5.25%. Curious about what bond returns will be over the next 5 years? Our calculations suggest with a high degree of certainty that annualized bond returns will range between 6.2% and 4.3% with a bullseye of 5.25%.
For the last few years, fixed income markets have garnered more attention than in the past few decades. Seems odd for a boring asset class mostly regarded as an income generator with a low risk profile. The attention is likely due to the abnormal performance created by the unprecedented 2022 Federal Reserve rate hikes which produced historical bond declines. 2022 was akin to a biblical flood. Due to the extremely unique set of circumstances, we will take this period with a grain of salt.

Investors are often biasedly backward looking. Investors tend to succumb to recency bias, the psychological tendency to overweight recent happenings over the full historic dataset. All of us need to remain on guard for our own prejudice clouding our judgment.

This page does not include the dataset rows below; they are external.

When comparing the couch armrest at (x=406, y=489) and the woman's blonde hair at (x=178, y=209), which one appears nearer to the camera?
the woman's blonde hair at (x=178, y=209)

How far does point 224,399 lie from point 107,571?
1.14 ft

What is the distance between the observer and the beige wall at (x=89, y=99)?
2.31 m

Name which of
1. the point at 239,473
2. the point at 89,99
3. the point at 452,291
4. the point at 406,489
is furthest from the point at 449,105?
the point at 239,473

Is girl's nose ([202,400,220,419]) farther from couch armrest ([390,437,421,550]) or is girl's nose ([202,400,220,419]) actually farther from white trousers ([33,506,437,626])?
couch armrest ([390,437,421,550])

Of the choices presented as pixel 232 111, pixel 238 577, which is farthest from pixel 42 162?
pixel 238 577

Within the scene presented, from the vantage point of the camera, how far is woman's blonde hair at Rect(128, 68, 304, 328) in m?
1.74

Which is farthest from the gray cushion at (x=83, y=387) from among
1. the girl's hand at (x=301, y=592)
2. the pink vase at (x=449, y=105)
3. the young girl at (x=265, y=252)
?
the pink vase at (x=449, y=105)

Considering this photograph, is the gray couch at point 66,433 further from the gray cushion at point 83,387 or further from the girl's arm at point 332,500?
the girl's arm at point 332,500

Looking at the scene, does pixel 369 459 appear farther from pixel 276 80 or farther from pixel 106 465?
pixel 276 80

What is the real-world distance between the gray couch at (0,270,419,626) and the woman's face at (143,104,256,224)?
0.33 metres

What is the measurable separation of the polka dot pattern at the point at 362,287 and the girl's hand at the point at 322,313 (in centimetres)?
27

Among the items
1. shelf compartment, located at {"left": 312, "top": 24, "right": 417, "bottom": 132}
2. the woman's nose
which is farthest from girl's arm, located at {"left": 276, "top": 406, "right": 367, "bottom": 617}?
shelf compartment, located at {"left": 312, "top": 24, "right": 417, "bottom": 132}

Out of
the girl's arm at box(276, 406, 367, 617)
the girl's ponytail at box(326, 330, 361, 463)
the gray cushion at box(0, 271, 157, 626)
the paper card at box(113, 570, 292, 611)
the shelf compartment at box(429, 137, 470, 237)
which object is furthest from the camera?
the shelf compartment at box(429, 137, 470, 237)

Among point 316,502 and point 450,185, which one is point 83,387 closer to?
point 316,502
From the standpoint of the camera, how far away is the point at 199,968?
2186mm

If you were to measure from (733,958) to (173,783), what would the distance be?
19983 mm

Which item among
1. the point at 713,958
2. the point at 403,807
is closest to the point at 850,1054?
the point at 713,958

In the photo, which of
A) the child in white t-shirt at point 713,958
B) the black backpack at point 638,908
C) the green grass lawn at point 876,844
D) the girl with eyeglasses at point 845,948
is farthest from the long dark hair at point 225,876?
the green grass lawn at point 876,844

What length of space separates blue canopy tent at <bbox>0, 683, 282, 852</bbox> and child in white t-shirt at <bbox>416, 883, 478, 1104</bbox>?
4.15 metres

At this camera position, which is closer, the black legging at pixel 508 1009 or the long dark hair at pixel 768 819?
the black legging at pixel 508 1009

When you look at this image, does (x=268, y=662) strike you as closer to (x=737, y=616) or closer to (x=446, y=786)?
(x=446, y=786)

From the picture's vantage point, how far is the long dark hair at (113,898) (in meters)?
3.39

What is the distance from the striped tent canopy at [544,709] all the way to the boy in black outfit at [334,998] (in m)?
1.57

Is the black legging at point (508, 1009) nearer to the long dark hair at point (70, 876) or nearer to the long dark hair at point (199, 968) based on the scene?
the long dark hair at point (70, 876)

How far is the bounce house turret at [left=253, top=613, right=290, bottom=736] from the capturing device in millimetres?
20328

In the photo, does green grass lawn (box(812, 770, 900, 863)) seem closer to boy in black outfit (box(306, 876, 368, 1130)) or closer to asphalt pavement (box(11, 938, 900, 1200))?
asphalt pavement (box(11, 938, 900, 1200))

When we analyze longer time horizons, attempting to circumvent our recency bias, we find that starting bond yields have a high predictive power over subsequent returns. A bond’s Yield-to-Maturity (YTM) is the income the bond is expected to generate if held to maturity. A bond’s yield is also the bond’s primary return component. So, it should not come as a surprise that yields portend subsequent total returns. Reviewing a basket of bonds, i.e., an index, offers insight into the bond market as an asset class.
At the end of May 2025, the main bond index, the Bloomberg US Aggregate Bond index, was yielding about 4.71%1. Once we account for possible bond market changes, weighing possible scenarios, and reviewing historical statistical patterns, we can develop the above forward-looking total return outlook. Yes, this is geeky bond math that most find very boring… understandably.
How does this affect you? Bonds are used within a portfolio as either an income generator and/or a risk mitigation device. If you are looking for income, do annualized returns of 5.25% tickle your fancy? I think most would say yes. If used as a risk mitigation device, bonds now exhibit shock absorption not seen since early 2009… 16 years ago.
Bonds may have acquired a lot of attention lately, but likely for the wrong biblical flood reasons. Admittedly, 2022 hurt 3- and 5-year forepassed returns. That’s water under the bridge. Attention should be focused on the future. Going forward, we have not seen bond opportunities like this in a long time.